Skipping any pictures, repeat exactly and only the lines from the one that holds "WhatsApp Image 2026-01-31 at 6.53.59 PM" to the last line of the material, both included.

#### DATA SUPPLIED

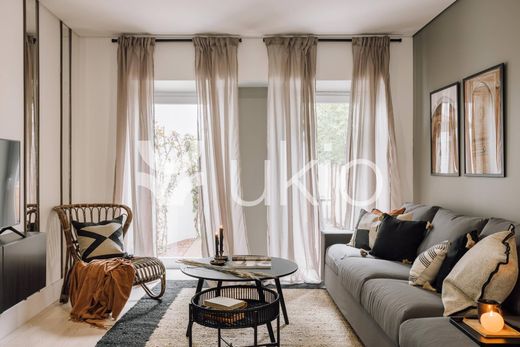 ‏דירה ב  ליסבון, Lisbon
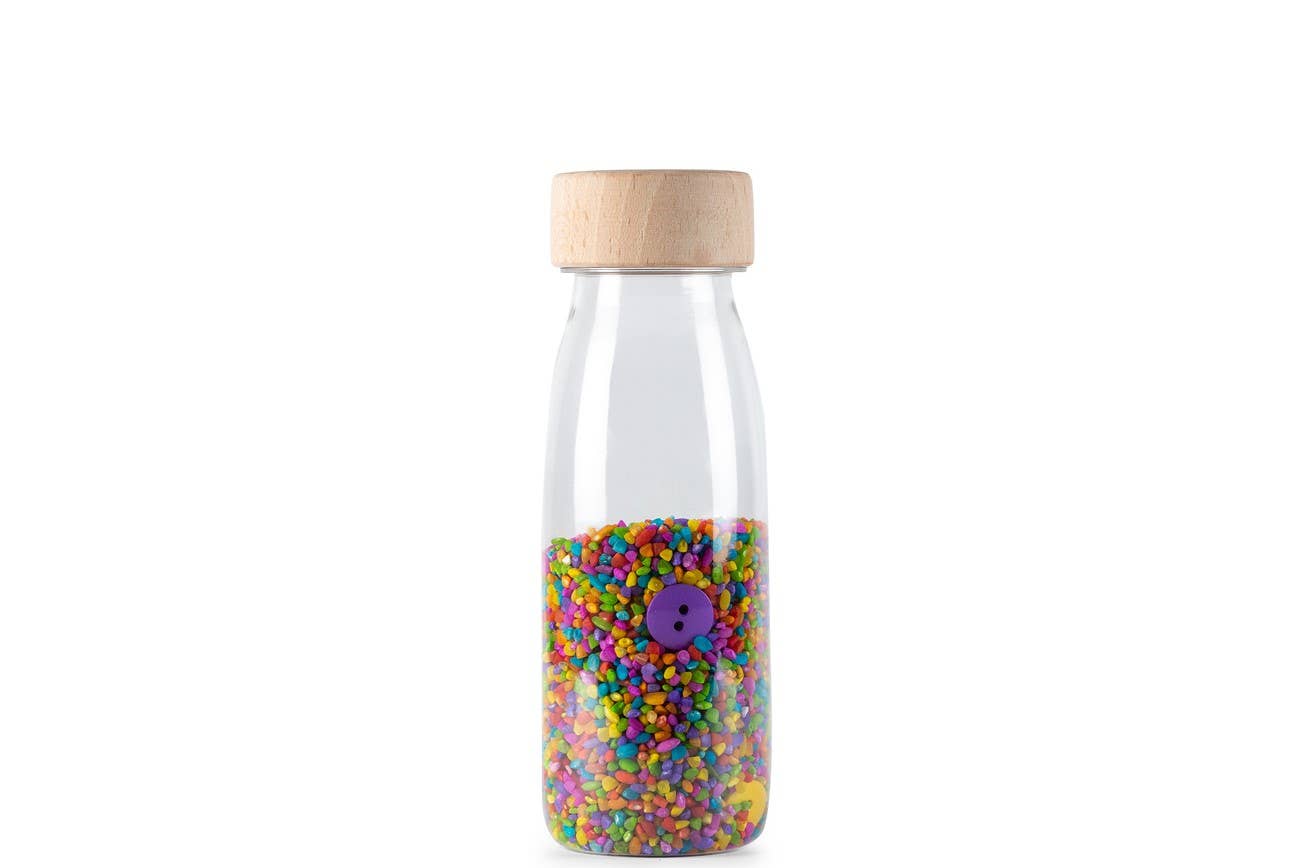 petit-boum-buttons-sensory-sound-bottle-2 Petit Boum Buttons Sensory Sound Bottle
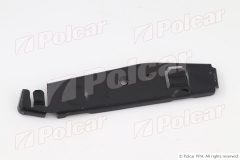 POLCAR 57B207-8 — Suport bară de protecție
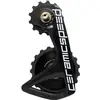 Image de Ceramicspeed, Dérailleur arrière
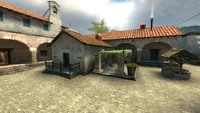 CSS Inferno CT Spawn.jpg (714 KB) Counter-Strike: Source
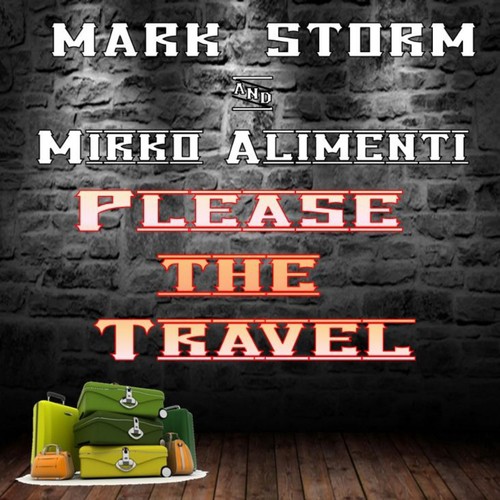 Please the Travel_poster_image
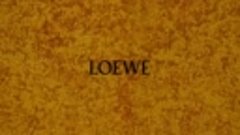 Loewe Fall_Winter 2023_24 Paris (720p_24fps_VP9-128kbit_AAC)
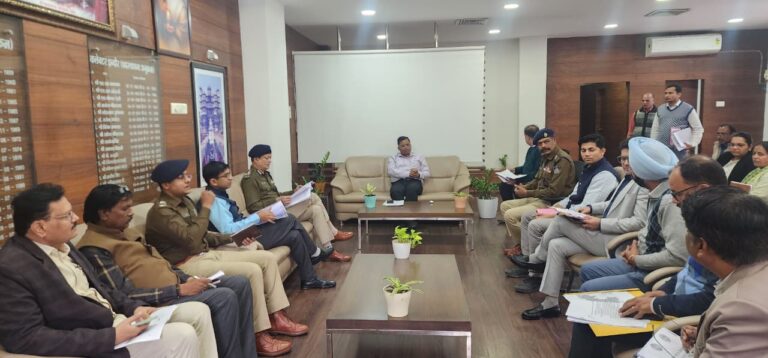 WhatsApp Image 2026-01-31 at 6.53.59 PM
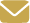 ICN_email_footer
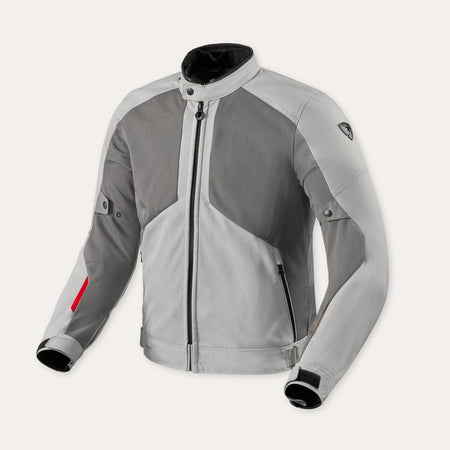 Torque 3 H2O Jacket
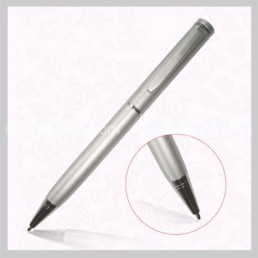 Bút kim loại giá rẻ 810B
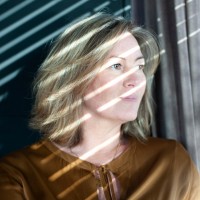 Ellen Buijs Email & Phone Number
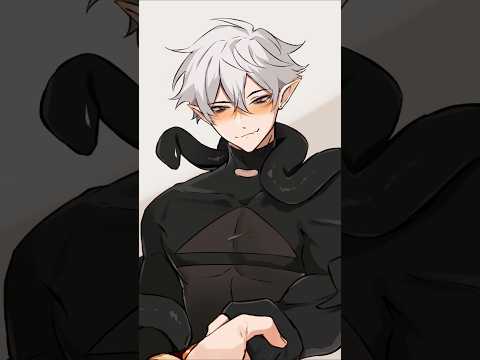 When your boyfriend meets your best friend. Comic Name: 1HP Club on #webtoon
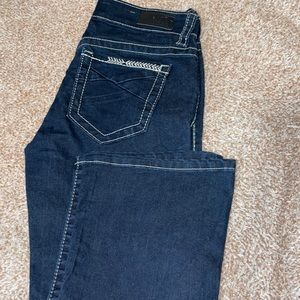 daytrip jeans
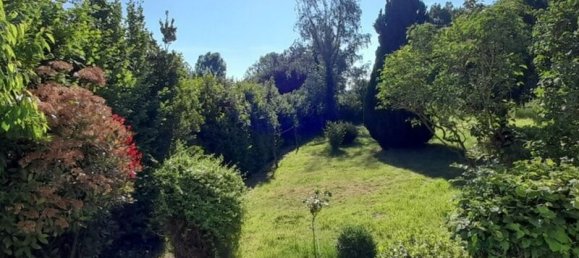 3 chambres Maison à Nogent-le-Rotrou, France No. 346877 4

########

→ SOLUTION FOR THIS PROBLEM:
 WhatsApp Image 2026-01-31 at 6.53.59 PM
 ICN_email_footer
 Torque 3 H2O Jacket
 Bút kim loại giá rẻ 810B
 Ellen Buijs Email & Phone Number
 When your boyfriend meets your best friend. Comic Name: 1HP Club on #webtoon
 daytrip jeans
 3 chambres Maison à Nogent-le-Rotrou, France No. 346877 4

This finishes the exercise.